**Record list**

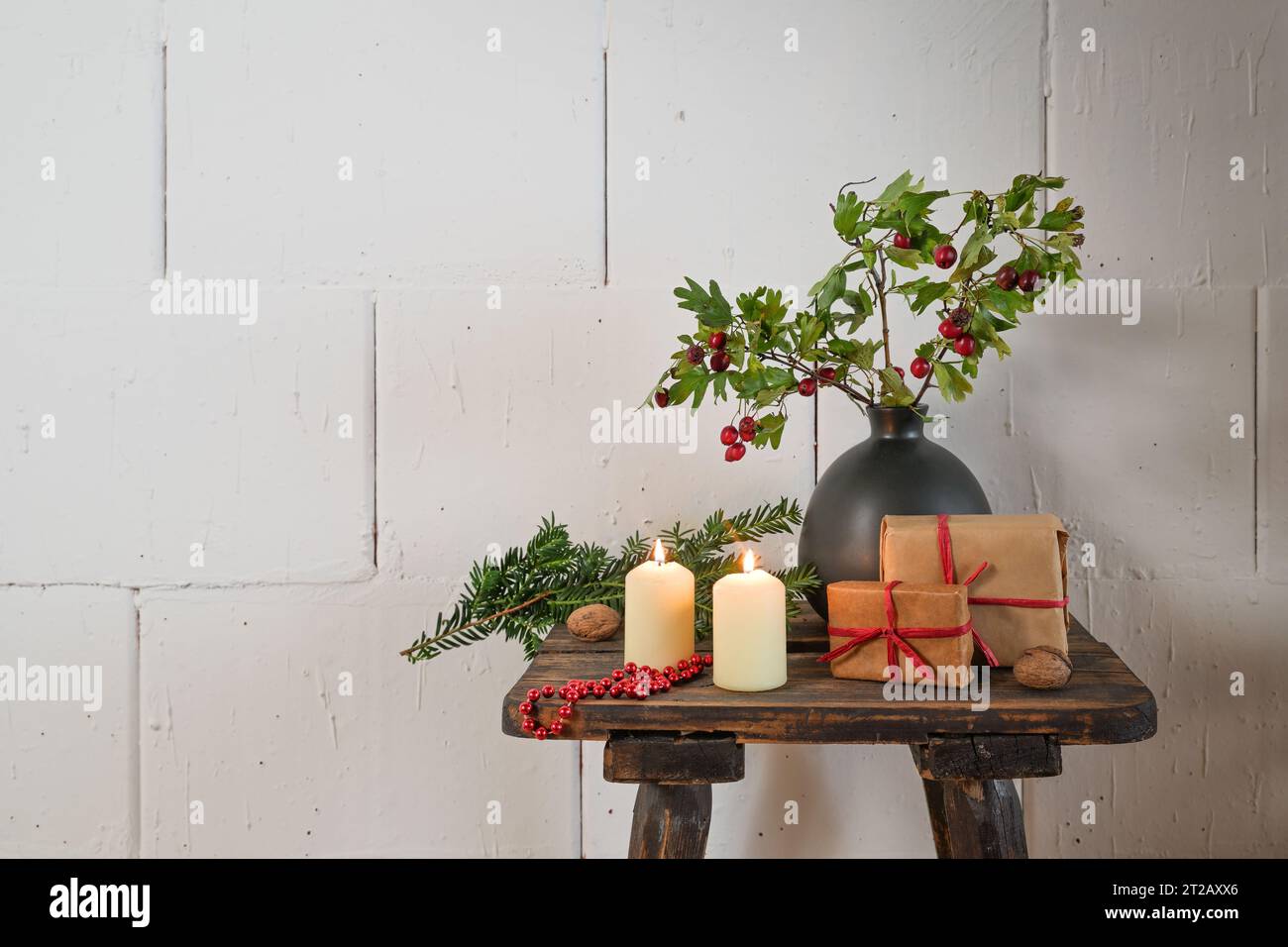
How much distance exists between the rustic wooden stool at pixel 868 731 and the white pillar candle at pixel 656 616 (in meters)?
0.04

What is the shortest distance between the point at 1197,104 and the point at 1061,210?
1.66ft

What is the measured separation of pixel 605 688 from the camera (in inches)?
31.3

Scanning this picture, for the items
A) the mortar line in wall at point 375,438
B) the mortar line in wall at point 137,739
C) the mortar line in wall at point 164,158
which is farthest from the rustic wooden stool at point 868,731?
the mortar line in wall at point 164,158

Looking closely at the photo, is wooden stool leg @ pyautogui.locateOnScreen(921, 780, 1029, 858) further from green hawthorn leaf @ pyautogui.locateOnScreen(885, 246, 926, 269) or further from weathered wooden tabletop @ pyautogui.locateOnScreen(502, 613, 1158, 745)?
green hawthorn leaf @ pyautogui.locateOnScreen(885, 246, 926, 269)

**Aim**
Write out the listing above word for word, leaving out the picture.

**Full solution**
How much distance exists between the rustic wooden stool at pixel 868 731 and the white pillar candle at pixel 656 616 (in meters)?
0.04

What is the shortest distance between the point at 1197,104 and the point at 1061,210?
1.66ft

What is the measured separation of pixel 605 688 from the camera (in inches)?
31.3

Scanning this picture, for the items
A) the mortar line in wall at point 375,438
B) the mortar line in wall at point 137,739
C) the mortar line in wall at point 164,158
which is farthest from the rustic wooden stool at point 868,731?
the mortar line in wall at point 164,158

Looking closely at the photo, is wooden stool leg @ pyautogui.locateOnScreen(921, 780, 1029, 858) further from green hawthorn leaf @ pyautogui.locateOnScreen(885, 246, 926, 269) or further from weathered wooden tabletop @ pyautogui.locateOnScreen(502, 613, 1158, 745)?
green hawthorn leaf @ pyautogui.locateOnScreen(885, 246, 926, 269)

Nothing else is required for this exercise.